» **Text excerpt**:
* * * * *

Methods for Multiple-Output Learning in python
This package provides multi-output methods in python, using scikit-learn for base classifiers. Classifiers are written in the style of scikit-learn
classifiers.
For a maturing Java-based framework for multi-label multi-output learning, see the MEKA framework. But sometimes, it's nice to work in python, hence this project. The basic problem transformation methods are implemented, as in MEKA, except using scikit-learn for base classifiers. I have also come across the scikit-multilearn with similar goals which also in fact has a wrapper to MEKA classifiers.
Installation requires numpy
and scikit-learn
. To install:
$ python setup.py install
Or, if you will be developing, then
git clone https://github.com/jmread/molearn
cd molearn
python setup.py develop
If you install locally, then use the --prefix
option, e.g.,
python setup.py develop --prefix=$HOME/.local/
To check that it is working, run the demo:
$ python runDemo.py
Data is represented in two-dimensional numpy arrays, similarly to sklearn.

* * * * *

» **Supplied information**:
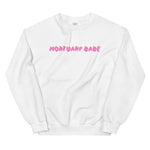Mortuary Babe Unisex Sweatshirt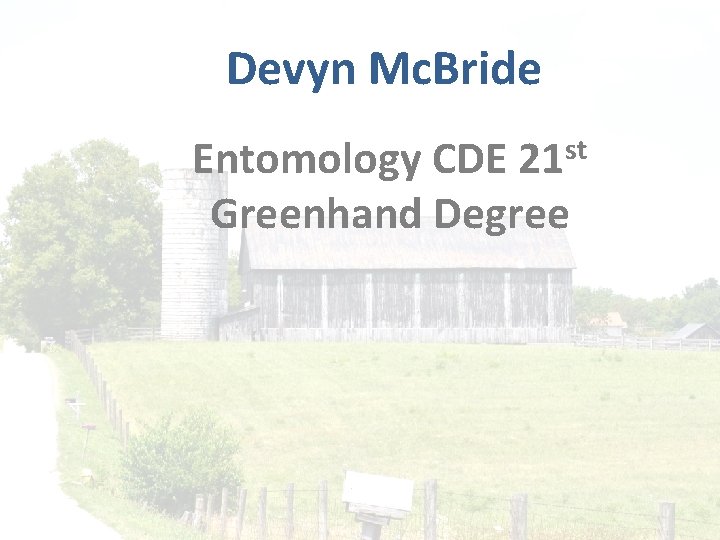 Devyn Mc. Bride st 21 Entomology CDE Greenhand Degree 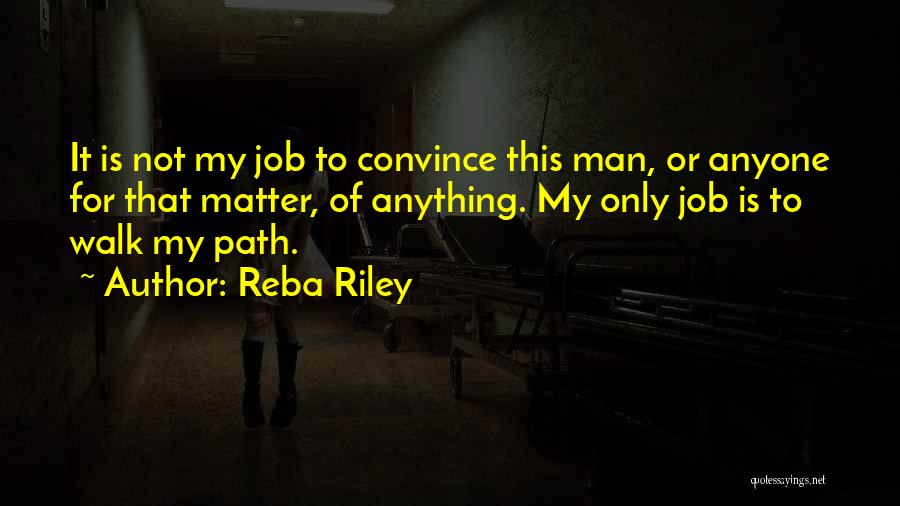 Reba Riley Quotes: It Is Not My Job To Convince This Man, Or Anyone For That Matter, Of Anything. My Only Job Is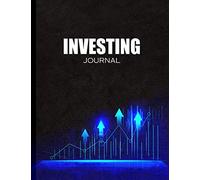 Investing Journal: The Perfect trading and investing log book diary for anyone investing on the stock market.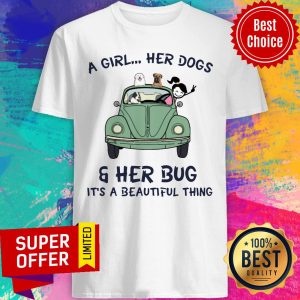 Top A Girl Her Dogs And Her Bug It's A Beautiful Thing Shirt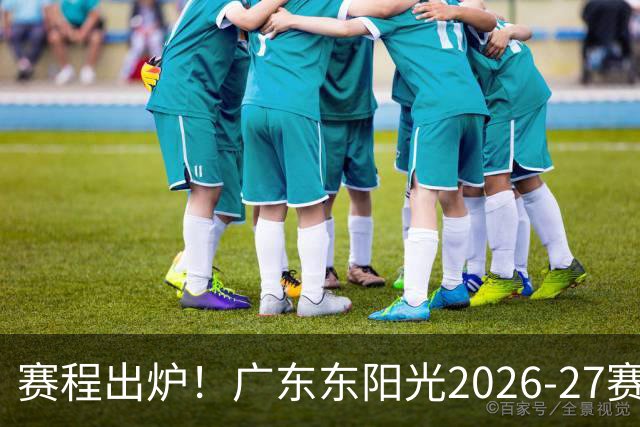 赛程出炉！广东东阳光2026-27赛季CBA常规赛完整版赛程
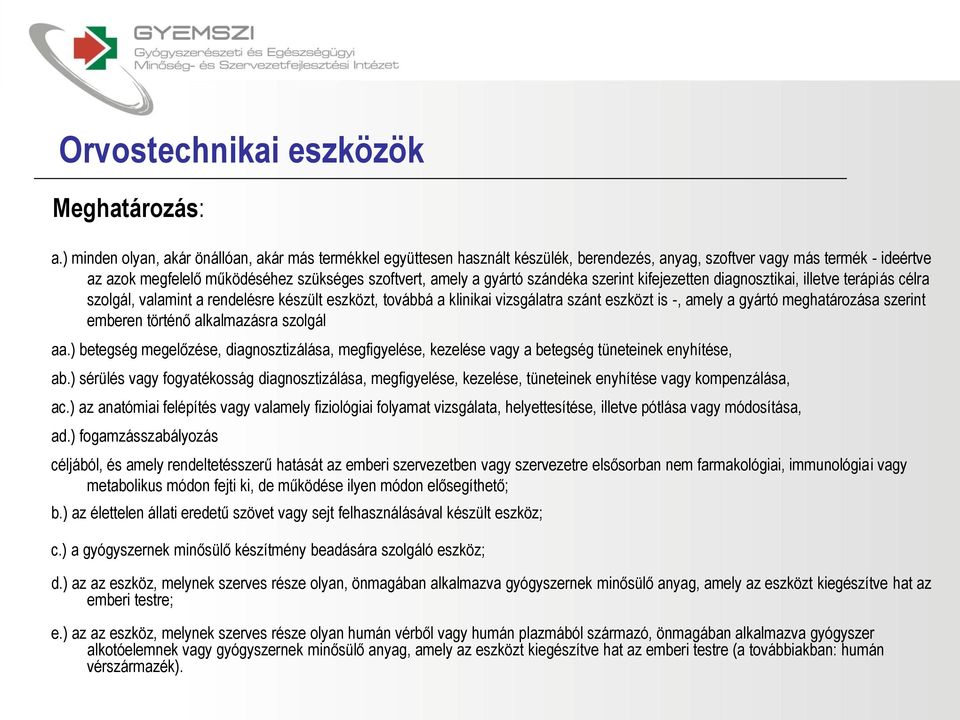 gyártó szándéka szerint kifejezetten diagnosztikai, illetve terápiás célra szolgál, valamint a rendelésre készült eszközt, továbbá a klinikai vizsgálatra szánt eszközt is -, amely a gyártó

* * * * *

» **Assignment 1**: Quote word for word the passage of the multiple-output learning text that opens with the words containing "Methods for Multiple-Output" and closes with "to MEKA classifiers.".
» **Assignment 2**: Continue the multiple-output learning text above the listing, picking up after its last sentence.

» **Answer area 1**:
Methods for Multiple-Output Learning in python
This package provides multi-output methods in python, using scikit-learn for base classifiers. Classifiers are written in the style of scikit-learn
classifiers.
For a maturing Java-based framework for multi-label multi-output learning, see the MEKA framework. But sometimes, it's nice to work in python, hence this project. The basic problem transformation methods are implemented, as in MEKA, except using scikit-learn for base classifiers. I have also come across the scikit-multilearn with similar goals which also in fact has a wrapper to MEKA classifiers.

» **Answer area 2**:
For example, to run Classifier Chains with a Random Forest base classifier:
from molearn.classifiers.CC import CC
from sklearn.ensemble import RandomForestClassifier
h = CC(h=RandomForestClassifier(n_estimators=100))
h.fit(X_train,Y_train)
Y_pred = h.predict_proba(X_test)
print "Exact Match: ", Exact_match(Y_test,Y_pred > 0.5)
For further examples, have a look at runDemo.py
.